皆さんこんにちは、若干ご無沙汰のぐるっとキッチン編集部Mr.Kです。
前回の投稿から些か間隔があいてしまい申し訳ない気持ちの今日この頃でございます。
次の投稿へ向けて構想を練っていたわけですが、一旦中断!
何故かというと、“今扱うべきテーマ”に出会ってしまったからなのです!(大袈裟)
ところで皆さんはこちらの商品をご存じでしょうか? ↓↓
(公式HPより拝借いたしました)
こちらは「吉田晒®(さらし)」。
そう、その名の通り晒です、「晒がどうしたって⁉」って声が聞こえてきそうです。
世の中に晒は数多あれどこの吉田晒®、そんじょそこらの晒ではありません。
蛍光染料不使用、綿100%、素材・製造・国内加工にとことんこだわった正真正銘の
“メイドインジャパン“。
蛍光染料って、皆さんあまり馴染みのないワードですよね?
天然の繊維は本来黄色がかった白色です(これを生成りといいます)。
商品として世に出る際、その大部分は本来の白をより白く見せるために染料によって染色されているのです!(びっくり)
そこで使用されるのが蛍光染料です。
しかし食品および食品とじかに接する包装材や紙ナフキン等への蛍光染料の使用は食品衛生法のより禁止されていて、脱脂綿やガーゼについても日本薬局方により使用が認められていません。
衣類等の生地なら白ければ白い方がキレイでいいですが、食品に関わる場合はどうでしょうか?
もし食品の製造過程でそれらの繊維が使用されていたとしたら…、
考えただけでゾッとしますよね~😢
そこでこの「吉田晒®」ですが、製造工程において蛍光染料を一切使用しておりません!
その証拠に一般財団法人カケンテストセンターの食品衛生検査指針による検査でも蛍光物質が検出されていないことが認められています。

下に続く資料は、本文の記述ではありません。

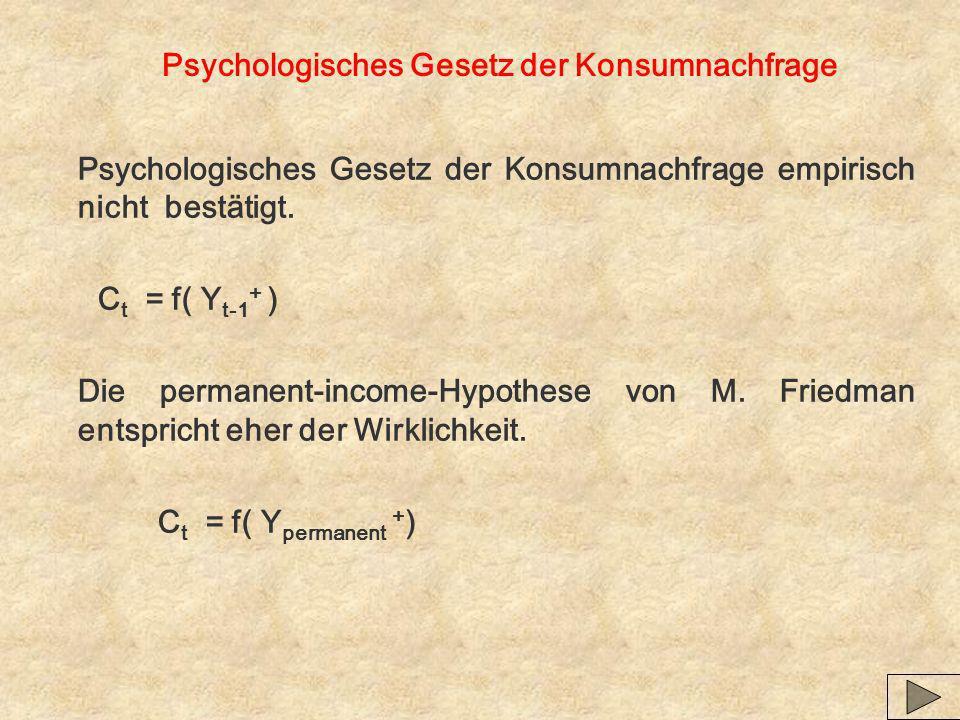 Psychologisches Gesetz der Konsumnachfrage Psychologisches Gesetz der Konsumnachfrage empirisch nicht bestätigt. C t = f( Y t-1 + ) Die permanent-inco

故にこの吉田晒®は少し黄色がかった白色なのです(生成り)。
まさに安心安全!
外食産業に携わる我々にとってもホントに有難い話です。
そんな素敵な晒を製造販売しているのがこちら↓↓
吉田織物㈱さんです!
吉田晒®はもちろん、業務用厨房繊維製品・タオル・染物・祭礼用品・日東紡績㈱製品・㈱ミューファン製品・ユニチカ㈱製品・帝人㈱製品を取り扱っていて、業務用厨房用品商社、官公庁や各種団体、一般消費者にまで広く販売されています。
そんな吉田織物㈱さんですが、繊維業界と食品製造の現場の現状に何やら提唱を唱えているようです。(気になる)
我々にも関係してくるお話かも…
それなら直接詳しいお話を聞いてみよう!ということで吉田織物㈱さんへ取材敢行です、早速行ってみましょう。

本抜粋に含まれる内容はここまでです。